Last Monday, two events began shaping the future of the United States. Both offer reason to hope—and agonize.
In New York, a critical care nurse at Long Island Jewish Medical Center received the first Pfizer-BioNTech vaccination against COVID-19. Across the nation, the Electoral College met to officially determine our next president.
The first of the COVID vaccines is getting into arms and none too soon. This brightens the light at the end of the tunnel, although the tunnel may present us with twists and turns.
Electors acknowledged the will of their state’s—and Washington, D.C.’s—voters, making made Joe Biden the official winner, 306 to 232. Biden won the “meaningless” popular vote by seven million.
These two events may temper our national nightmare but won’t end it. Truth, fact, and reason remain under assault. These attacks will continue, undermining many Americans’ trust in each other and in our form of government.

Stored records:

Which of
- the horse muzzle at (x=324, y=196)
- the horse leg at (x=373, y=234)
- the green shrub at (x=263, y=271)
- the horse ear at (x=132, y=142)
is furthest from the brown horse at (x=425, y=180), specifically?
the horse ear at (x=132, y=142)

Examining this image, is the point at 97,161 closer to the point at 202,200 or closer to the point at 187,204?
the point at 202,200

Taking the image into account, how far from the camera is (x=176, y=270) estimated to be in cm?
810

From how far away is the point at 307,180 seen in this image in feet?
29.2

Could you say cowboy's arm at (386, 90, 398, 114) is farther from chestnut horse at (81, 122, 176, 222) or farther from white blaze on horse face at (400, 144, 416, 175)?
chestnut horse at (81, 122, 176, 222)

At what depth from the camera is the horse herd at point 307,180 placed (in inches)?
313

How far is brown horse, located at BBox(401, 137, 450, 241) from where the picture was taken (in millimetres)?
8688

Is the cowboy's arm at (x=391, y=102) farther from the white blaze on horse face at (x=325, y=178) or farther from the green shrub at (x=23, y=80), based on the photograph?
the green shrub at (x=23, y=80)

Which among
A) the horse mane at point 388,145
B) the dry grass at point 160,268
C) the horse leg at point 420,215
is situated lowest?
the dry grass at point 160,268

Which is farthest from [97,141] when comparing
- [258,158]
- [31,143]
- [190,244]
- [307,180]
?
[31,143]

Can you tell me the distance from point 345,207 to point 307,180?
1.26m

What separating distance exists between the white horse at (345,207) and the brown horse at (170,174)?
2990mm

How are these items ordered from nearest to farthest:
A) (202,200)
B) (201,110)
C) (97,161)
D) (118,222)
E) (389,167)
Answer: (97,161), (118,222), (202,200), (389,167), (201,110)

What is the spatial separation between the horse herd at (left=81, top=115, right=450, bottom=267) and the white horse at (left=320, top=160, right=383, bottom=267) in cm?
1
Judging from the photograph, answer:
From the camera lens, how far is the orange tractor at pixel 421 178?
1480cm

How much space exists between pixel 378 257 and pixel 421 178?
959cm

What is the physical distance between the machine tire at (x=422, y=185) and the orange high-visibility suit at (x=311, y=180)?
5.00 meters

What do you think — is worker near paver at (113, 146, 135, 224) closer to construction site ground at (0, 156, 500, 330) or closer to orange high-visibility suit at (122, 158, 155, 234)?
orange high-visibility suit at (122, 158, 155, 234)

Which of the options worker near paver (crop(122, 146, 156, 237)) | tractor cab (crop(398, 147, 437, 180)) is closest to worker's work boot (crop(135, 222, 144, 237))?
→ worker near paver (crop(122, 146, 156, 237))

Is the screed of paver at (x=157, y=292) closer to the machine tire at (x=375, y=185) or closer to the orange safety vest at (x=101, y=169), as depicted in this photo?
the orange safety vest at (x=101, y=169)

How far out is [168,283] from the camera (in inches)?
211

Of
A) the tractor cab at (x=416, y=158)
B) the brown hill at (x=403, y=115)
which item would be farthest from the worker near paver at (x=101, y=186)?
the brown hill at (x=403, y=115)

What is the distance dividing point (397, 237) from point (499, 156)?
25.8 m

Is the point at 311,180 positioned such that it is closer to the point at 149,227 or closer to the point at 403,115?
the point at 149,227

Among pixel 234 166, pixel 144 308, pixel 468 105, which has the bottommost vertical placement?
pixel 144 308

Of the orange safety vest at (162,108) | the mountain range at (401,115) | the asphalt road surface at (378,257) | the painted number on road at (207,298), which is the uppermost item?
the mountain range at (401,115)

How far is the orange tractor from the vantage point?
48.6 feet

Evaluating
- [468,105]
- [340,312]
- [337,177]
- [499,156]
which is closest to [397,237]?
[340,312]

- PROBLEMS AND TASKS -
A: Decide whether each statement agrees with the commentary on the first vaccination and the Electoral College. Answer yes or no for each, and quote the words of the commentary that settle it.
(i) The first Pfizer-BioNTech vaccination went to a critical care nurse.
(ii) The two events will bring the national nightmare to an end.
(iii) Biden won the popular vote by seven million.
B: Answer these questions from the commentary:
(i) On what day of the week did the two events begin?
(ii) At which medical center was the first vaccination given?
(iii) Which three things remain under assault?
C: Retype everything in the commentary from "In New York, a" down to "twists and turns.".
Draw every answer from the commentary alone.

- ANSWERS TO THIS EXERCISE -
A:
(i) Yes: "a critical care nurse at Long Island Jewish Medical Center received the first Pfizer-BioNTech vaccination against COVID-19"
(ii) No: "may temper our national nightmare but won’t end it"
(iii) Yes: "popular vote by seven million"

B:
(i) Monday
(ii) Long Island Jewish Medical Center
(iii) Truth, fact, and reason

C:
In New York, a critical care nurse at Long Island Jewish Medical Center received the first Pfizer-BioNTech vaccination against COVID-19. Across the nation, the Electoral College met to officially determine our next president.
The first of the COVID vaccines is getting into arms and none too soon. This brightens the light at the end of the tunnel, although the tunnel may present us with twists and turns.